La frase de la semana va sobre la libertad. En estos días se habla mucho de libertad. Si han de ser libres unos, y no otros, en función del lugar en el que han nacido, la religión que profesan, o el color de su piel. Algunos individuos han decidido quién debe ser libre, y quién debe ser sometido a vigilancia, recluido, e incluso torturado, en nombre de una falsa seguridad que, en el mejor de los casos, es contraproducente. Y en el peor, lleva a los estados, y a los seres humanos, a perder todavía más libertad.

¿Qué nos queda frente a estas personas que nos dicen cuándo y cómo debemos ser libres y por qué?

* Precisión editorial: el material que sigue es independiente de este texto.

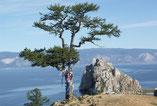 Russie. Arbre à prières surplombant le lac Baïkal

Pocas opciones, la verdad. Cuando un sistema policial se organiza para controlar a todo individuo sin excepción, debemos aprender nosotros mismos a ser libres, sin que nada, ni nadie, nos lo impida.

Pueden encadenarnos. Pueden detenernos. Pueden torturarnos. Y pueden condenarnos. Pero no podrán evitar que sigamos siendo libres. Y eso es lo que realmente temen. Ellos quieren ciudadanos callados, ciudadanos sometidos, ciudadanos temerosos. En definitiva, ciudadanos que teman perder su libertad, cuando hace tiempo que no la disfrutan.

La única conclusión lógica es una, y solo una: nos sentiremos libres porque somos libres. Porque queremos serlo. Y porque lo somos. Podrán dictar leyes, podrán perseguirnos. Pero no nos podrán quitar nuestra libertad. Es libre quien se siente libre. Y eso nadie lo cambiará. Nunca.

El lector sabe perfectamente a qué me refiero, por supuesto. Y ellos saben que no nos doblarán. Ni nos someterán. Jamás.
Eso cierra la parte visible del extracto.